Amazon Redshift
Database Developer Guide (API Version 2012-12-01)
« PreviousNext »
View the PDF for this guide.Go to the AWS Discussion Forum for this product.Did this page help you?  Yes | No |  Tell us about it...

CREATE TABLE

Creates a new table in the current database. The owner of this table is the issuer of the CREATE TABLE command.

Synopsis

CREATE [ [LOCAL ] { TEMPORARY | TEMP } ] TABLE table_name
( { column_name data_type [column_attributes] [ column_constraints ] 
  | table_constraints
  | LIKE parent_table [ { INCLUDING | EXCLUDING } DEFAULTS ] } 
  [, ... ]  )
[table_attribute]

where column_attributes are:
  [ DEFAULT default_expr ]
  [ IDENTITY ( seed, step ) ] 
  [ ENCODE encoding ] 
  [ DISTKEY ]
  [ SORTKEY ]

and column_constraints are:
  [ { NOT NULL | NULL } ]
  [ { UNIQUE  |  PRIMARY KEY } ]
  [ REFERENCES reftable [ ( refcolumn ) ] ] 
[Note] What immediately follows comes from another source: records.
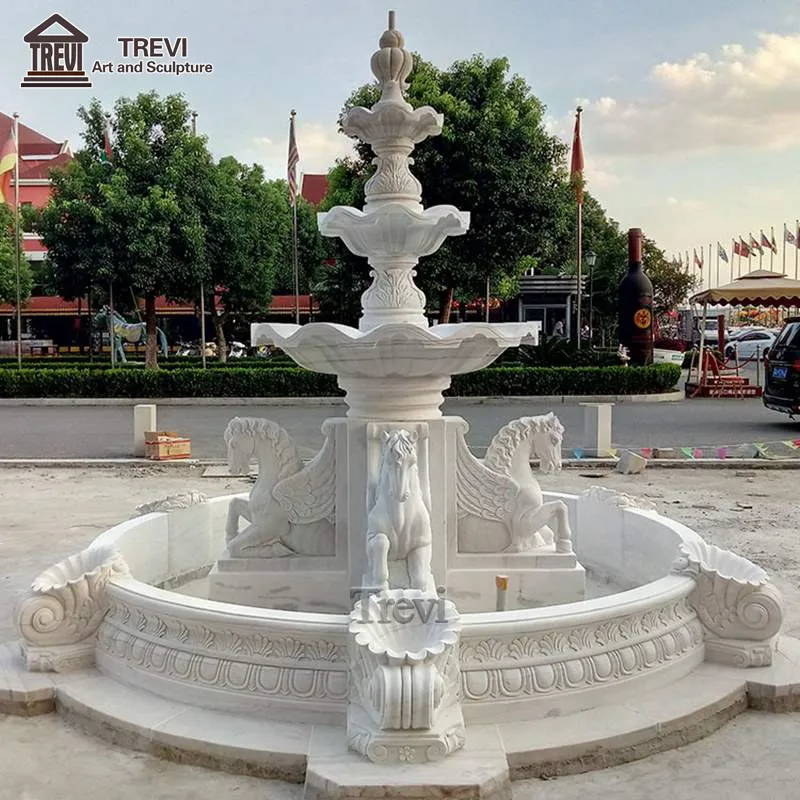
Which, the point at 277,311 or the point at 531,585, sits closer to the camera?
the point at 531,585

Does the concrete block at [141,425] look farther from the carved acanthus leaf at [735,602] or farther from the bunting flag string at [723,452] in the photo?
the carved acanthus leaf at [735,602]

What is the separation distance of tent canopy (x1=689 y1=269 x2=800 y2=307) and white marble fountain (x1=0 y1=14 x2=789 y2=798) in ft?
54.2

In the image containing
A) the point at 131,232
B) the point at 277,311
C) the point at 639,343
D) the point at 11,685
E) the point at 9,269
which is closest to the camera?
the point at 11,685

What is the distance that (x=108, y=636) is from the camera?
439cm

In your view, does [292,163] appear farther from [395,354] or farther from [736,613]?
[736,613]

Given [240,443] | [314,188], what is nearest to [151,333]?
[240,443]

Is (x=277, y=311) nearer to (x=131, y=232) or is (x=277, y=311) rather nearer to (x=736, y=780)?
(x=131, y=232)

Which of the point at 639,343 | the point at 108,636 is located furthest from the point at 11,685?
the point at 639,343

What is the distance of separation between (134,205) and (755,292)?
1530cm

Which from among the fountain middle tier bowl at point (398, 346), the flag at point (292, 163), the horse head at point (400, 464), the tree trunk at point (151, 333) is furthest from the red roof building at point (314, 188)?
the horse head at point (400, 464)

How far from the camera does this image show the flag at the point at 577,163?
1011 inches

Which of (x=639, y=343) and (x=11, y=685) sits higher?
(x=639, y=343)

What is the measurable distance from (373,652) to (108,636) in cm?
161

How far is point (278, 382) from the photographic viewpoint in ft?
69.5
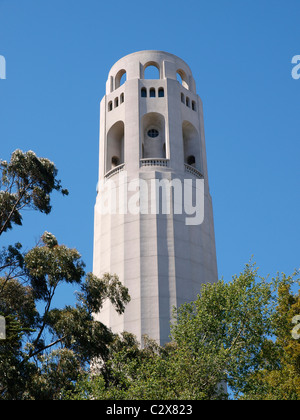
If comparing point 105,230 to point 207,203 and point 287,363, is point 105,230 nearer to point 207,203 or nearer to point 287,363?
point 207,203

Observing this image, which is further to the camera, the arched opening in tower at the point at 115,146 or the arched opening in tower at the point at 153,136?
the arched opening in tower at the point at 115,146

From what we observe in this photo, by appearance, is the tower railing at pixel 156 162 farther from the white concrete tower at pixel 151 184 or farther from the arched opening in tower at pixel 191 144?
the arched opening in tower at pixel 191 144

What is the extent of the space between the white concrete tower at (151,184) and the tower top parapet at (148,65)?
0.09 meters

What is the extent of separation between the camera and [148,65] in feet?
175

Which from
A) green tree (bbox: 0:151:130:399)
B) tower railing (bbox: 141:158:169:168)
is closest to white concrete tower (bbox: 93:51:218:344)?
tower railing (bbox: 141:158:169:168)

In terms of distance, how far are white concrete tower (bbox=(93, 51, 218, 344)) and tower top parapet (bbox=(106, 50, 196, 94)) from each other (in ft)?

and table_constraints  are:
  [ UNIQUE ( column_name [, ... ] ) ]
  [ PRIMARY KEY ( column_name [, ... ] )  ]
  [ FOREIGN KEY (column_name [, ... ] ) REFERENCES reftable [ ( refcolumn ) ] 

and table_attributes are:
  [ DISTSTYLE { EVEN | KEY | ALL } ] 
  [ DISTKEY ( column_name ) ]
  [ SORTKEY ( column_name [, ...] ) ]
         

Parameters

LOCAL

Although this optional keyword is accepted in the statement, it has no effect in Amazon Redshift.

TEMPORARY | TEMP

Creates a temporary table that is visible only within the current session. The table is automatically dropped at the end of the session in which it is created. The temporary table can have the same name as a permanent table. The temporary table is created in a separate, session-specific schema. (You cannot specify a schema name.) This temporary schema becomes the first schema in the search path, so the temporary table will take precedence over the permanent table unless you qualify the table name with the schema name to access the permanent table. For more information about schemas and precedence, see See search_path.

Note

By default, users have permission to create temporary tables by their automatic membership in the PUBLIC group. To deny this privilege to a user, revoke the TEMP privilege from the PUBLIC group, and then explicitly grant the TEMP privilege only to specific users or groups of users.

table_name

The name of the table to be created.

Important

If you specify a table name that begins with '# ', the table will be created as a temporary table. For example:

create table #newtable (id int);

The maximum length for the table name is 127 characters; longer names are truncated to 127 characters. Amazon Redshift enforces a maximum limit of 9,900 permanent tables per cluster. The table name may be qualified with the database and or schema name. For example:

create table tickit.public.test (c1 int);

In this example, tickit is the database name, public is the schema name, and test is the table name. If the database or schema does not exist, table is not created, and the statement returns an error. You cannot create tables or views in the system databases template0, template1, and padb_harvest.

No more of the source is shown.